Items drawn from a dataset
____

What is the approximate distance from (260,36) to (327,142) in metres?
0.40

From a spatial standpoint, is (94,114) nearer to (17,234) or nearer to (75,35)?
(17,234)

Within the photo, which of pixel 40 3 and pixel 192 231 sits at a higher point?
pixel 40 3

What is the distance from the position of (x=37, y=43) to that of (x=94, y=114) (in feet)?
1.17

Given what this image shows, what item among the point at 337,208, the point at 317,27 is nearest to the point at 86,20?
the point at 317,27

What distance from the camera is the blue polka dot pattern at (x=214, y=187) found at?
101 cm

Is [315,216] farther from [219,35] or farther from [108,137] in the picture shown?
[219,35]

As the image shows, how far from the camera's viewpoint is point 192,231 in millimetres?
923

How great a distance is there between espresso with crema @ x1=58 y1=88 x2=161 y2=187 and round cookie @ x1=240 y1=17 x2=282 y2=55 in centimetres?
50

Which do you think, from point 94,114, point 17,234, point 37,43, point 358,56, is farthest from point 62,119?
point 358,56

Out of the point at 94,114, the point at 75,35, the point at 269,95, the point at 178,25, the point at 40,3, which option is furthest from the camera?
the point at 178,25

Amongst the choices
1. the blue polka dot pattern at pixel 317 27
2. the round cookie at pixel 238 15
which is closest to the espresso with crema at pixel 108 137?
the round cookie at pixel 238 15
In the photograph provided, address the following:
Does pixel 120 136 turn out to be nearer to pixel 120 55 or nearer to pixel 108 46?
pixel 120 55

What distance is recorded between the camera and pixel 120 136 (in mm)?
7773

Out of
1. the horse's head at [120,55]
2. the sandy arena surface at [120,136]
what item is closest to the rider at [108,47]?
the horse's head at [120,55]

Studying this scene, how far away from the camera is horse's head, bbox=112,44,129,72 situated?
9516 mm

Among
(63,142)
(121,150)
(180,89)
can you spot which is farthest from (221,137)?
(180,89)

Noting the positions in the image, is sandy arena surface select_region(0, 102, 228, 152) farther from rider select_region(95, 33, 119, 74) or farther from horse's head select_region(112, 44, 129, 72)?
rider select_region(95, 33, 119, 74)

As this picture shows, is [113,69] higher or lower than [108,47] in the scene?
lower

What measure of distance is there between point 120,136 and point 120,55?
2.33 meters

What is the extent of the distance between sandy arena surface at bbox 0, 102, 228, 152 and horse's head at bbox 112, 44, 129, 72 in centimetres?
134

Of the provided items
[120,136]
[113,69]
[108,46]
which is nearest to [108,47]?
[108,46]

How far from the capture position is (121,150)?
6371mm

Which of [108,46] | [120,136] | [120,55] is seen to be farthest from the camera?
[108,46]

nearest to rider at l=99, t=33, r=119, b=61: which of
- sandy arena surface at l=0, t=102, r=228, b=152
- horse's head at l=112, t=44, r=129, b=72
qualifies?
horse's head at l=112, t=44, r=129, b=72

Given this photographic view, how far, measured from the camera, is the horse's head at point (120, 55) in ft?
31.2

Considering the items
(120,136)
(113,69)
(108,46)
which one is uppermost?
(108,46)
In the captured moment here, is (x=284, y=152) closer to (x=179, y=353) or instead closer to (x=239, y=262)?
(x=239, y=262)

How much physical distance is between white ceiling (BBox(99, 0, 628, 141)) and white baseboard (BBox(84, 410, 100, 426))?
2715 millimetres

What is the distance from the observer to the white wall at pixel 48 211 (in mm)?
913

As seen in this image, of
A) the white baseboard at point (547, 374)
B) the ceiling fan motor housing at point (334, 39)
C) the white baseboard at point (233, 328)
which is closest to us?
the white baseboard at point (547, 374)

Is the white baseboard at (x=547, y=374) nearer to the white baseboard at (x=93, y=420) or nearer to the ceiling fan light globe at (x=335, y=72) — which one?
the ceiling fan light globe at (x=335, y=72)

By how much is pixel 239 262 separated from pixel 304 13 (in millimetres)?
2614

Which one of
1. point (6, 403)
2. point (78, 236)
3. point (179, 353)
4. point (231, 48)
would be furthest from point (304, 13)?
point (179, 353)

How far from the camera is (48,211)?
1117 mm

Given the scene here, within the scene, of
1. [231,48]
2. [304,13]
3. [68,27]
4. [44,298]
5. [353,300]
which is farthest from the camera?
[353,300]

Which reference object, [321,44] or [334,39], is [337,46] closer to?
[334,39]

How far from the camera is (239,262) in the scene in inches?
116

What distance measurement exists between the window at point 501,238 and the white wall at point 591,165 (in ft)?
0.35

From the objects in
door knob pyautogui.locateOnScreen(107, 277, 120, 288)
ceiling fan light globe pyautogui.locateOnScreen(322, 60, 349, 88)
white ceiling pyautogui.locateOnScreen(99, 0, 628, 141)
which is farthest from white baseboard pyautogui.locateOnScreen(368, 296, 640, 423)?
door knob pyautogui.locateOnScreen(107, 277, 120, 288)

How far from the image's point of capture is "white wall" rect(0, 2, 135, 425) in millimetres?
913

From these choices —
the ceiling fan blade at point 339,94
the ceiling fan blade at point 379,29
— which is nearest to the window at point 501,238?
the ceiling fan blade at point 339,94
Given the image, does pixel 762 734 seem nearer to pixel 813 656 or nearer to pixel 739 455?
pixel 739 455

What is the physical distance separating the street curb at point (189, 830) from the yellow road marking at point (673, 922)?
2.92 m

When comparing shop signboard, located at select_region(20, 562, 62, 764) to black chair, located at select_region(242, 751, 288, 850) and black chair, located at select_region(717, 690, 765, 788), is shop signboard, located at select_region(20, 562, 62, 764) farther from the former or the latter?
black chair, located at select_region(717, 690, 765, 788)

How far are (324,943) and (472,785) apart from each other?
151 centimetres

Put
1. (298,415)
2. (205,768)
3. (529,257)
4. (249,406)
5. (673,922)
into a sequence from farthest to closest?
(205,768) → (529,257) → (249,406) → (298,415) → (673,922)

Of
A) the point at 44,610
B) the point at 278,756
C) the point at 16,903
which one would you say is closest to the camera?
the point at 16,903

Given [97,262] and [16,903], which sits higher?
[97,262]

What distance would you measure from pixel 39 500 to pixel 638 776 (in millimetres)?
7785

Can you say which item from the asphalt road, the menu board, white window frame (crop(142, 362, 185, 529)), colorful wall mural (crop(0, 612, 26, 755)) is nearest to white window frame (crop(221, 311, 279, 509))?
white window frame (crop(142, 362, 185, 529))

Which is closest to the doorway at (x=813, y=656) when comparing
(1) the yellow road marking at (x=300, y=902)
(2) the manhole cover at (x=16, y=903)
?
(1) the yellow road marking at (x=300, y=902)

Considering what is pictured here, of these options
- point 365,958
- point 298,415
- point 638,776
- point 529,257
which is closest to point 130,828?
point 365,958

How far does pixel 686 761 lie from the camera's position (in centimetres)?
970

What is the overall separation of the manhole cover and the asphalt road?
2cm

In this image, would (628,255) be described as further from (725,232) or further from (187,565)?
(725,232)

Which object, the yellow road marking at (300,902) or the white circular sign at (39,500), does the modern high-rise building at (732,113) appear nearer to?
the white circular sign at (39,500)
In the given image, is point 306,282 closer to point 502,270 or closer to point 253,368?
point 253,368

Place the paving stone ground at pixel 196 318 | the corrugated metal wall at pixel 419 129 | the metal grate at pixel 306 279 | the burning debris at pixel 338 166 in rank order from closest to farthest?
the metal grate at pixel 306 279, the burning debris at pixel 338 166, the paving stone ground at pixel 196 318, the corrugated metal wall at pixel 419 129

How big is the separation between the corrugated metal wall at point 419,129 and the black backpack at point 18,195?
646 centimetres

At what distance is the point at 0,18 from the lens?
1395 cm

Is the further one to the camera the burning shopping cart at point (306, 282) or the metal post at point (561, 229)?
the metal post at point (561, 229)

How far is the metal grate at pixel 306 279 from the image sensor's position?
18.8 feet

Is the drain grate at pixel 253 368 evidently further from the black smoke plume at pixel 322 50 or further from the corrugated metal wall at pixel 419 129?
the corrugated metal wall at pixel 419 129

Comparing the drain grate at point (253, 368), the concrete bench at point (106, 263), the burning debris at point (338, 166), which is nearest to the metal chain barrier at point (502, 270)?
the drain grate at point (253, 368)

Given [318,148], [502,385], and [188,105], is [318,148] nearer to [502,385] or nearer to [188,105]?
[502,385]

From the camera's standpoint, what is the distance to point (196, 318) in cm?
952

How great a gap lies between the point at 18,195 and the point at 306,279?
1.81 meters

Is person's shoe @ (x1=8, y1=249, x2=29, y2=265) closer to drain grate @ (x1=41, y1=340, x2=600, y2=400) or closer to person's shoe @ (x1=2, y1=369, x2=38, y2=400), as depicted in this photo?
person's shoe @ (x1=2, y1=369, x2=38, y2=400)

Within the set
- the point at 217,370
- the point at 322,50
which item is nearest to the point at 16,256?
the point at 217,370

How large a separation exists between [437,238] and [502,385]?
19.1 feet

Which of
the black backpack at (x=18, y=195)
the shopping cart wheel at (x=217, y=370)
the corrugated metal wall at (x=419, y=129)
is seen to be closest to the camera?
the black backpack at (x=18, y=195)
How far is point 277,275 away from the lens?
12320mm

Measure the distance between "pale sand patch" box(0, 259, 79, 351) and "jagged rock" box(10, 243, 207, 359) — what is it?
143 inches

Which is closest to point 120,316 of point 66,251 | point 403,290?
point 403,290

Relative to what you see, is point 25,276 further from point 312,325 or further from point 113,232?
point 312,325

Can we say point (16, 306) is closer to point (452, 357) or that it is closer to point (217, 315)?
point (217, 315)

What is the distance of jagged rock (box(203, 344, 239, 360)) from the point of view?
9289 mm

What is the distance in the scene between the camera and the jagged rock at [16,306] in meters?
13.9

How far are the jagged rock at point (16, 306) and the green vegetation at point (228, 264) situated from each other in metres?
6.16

____

## Stated task:
Filter the records, keeping each line in which the word "located" appears, and reproduce every such line in full.

## Result of this exercise:
When comparing shop signboard, located at select_region(20, 562, 62, 764) to black chair, located at select_region(242, 751, 288, 850) and black chair, located at select_region(717, 690, 765, 788), is shop signboard, located at select_region(20, 562, 62, 764) farther from the former or the latter?
black chair, located at select_region(717, 690, 765, 788)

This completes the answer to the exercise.